My father-in-law went to top-up the bird feeders yesterday and discovered this lovely little Wood Mouse Apodemus sylvaticus in the bottom of a stainless steel dustbin in the garden shed! The bin, which had a lid securely in place, houses the mixed bird seed supply. No idea how it managed to get in there or how long it had been there but it was happily munching away on the seed mix. This is one of our commonest murids and only likely to be confused with the similar Yellow-necked Mouse Apodemus flavicollis, which usually has (as it's name suggests), a yellowish/buff band across the chest/throat area which is lacking in Wood Mouse. In this case distribution helps a little too as flavicollis is found a little further east of here.

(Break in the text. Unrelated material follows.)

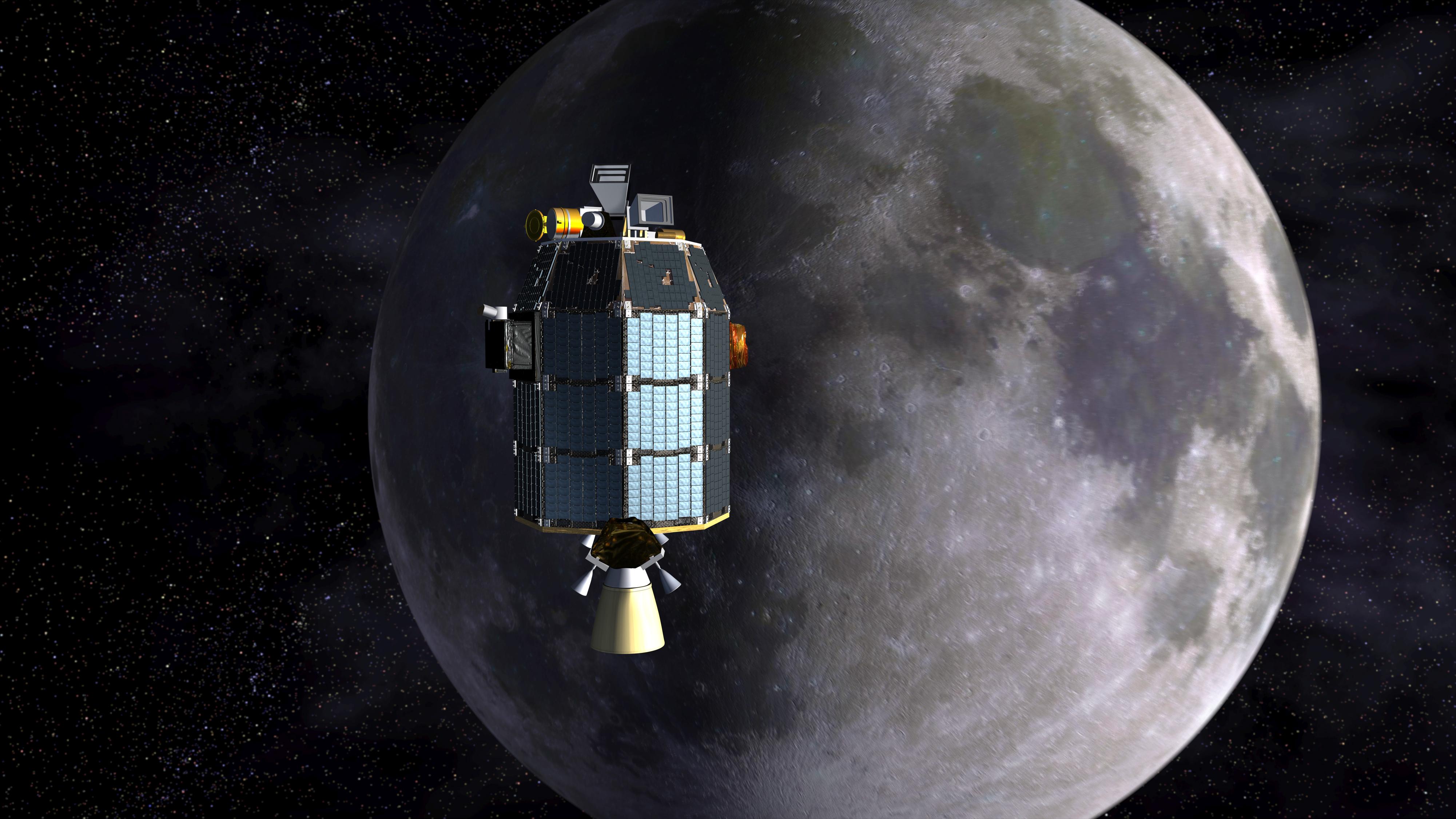 NASA Extends LADEE Dust Explorer for Bonus Lunar Science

Another visitor to the shed was this Tree Wasp Dolichovespula sylvestris (kindly ID'd by someone on Twitter).
Dolichovespula sylvestris: R. Harris
Dolichovespula sylvestris: R. Harris
Dolichovespula sylvestris: R. Harris
Dolichovespula sylvestris: R. Harris


Wednesday, 5 August 2015

Dave's Weekly Round-up...

Thanks again to Dave Helliar for his weekly round-up of birds and insects from the local Chard area. Oystercatcher on his local patch is always a scarce bird and a good find together with some butterflies and other insects that are battling through the currently unseasonally cool weather. Wader movement has been slow but steady with several Common and Green Sandpipers and a single Black-tailed Godwit moving through the area too.

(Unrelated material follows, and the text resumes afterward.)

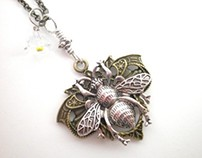 "Bee Art Nouveau ""Sarah Bee"" Pendant Necklace"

Oystercatcher, scarce inland and always good to see.
D. Helliar
Great Crested Grebe brood at Chard Res LNR: D. Helliar
Black-tailed Godwit: D. Helliar
Common Blue: D. Helliar
Common Blue and Small Skipper: D. Helliar
Dingy Skipper, 2nd Brood: D. Helliar
Small Copper: D. Helliar
Painted Lady: D. Helliar
Wall Brown: D. Helliar
Capsid Bug Sp.: D. Helliar
Bombus campestris, one of the 'cuckoo' species: D. Helliar
Tabanus autumnalis: D. Helliar



Saturday, 1 August 2015

Pelophylax perezi revisited...

I had the opportunity to revisit Ham Wall briefly on Friday and couldn't resist the chance to spend what little time I had available with the Perez's frogs at the back of the car park. They are real characters and despite seeing more jump into the water than sat on the banks of the ponds themselves, one or two were quite approachable allowing me the opportunity to film them. They were in fine voice too.

Perez's Frog Pelophylax perezi, Ham Wall RSPB reserve:
R. Harris
Perez's Frog Pelophylax perezi, Ham Wall RSPB reserve:
R. Harris
Perez's Frog Pelophylax perezi, Ham Wall RSPB reserve:
R. Harris

As always, videos were recorded in 1080p, Once the video is running, you can click on the configuration settings icon and select the higher 720p to 1080p options if you're Broadband connection is good.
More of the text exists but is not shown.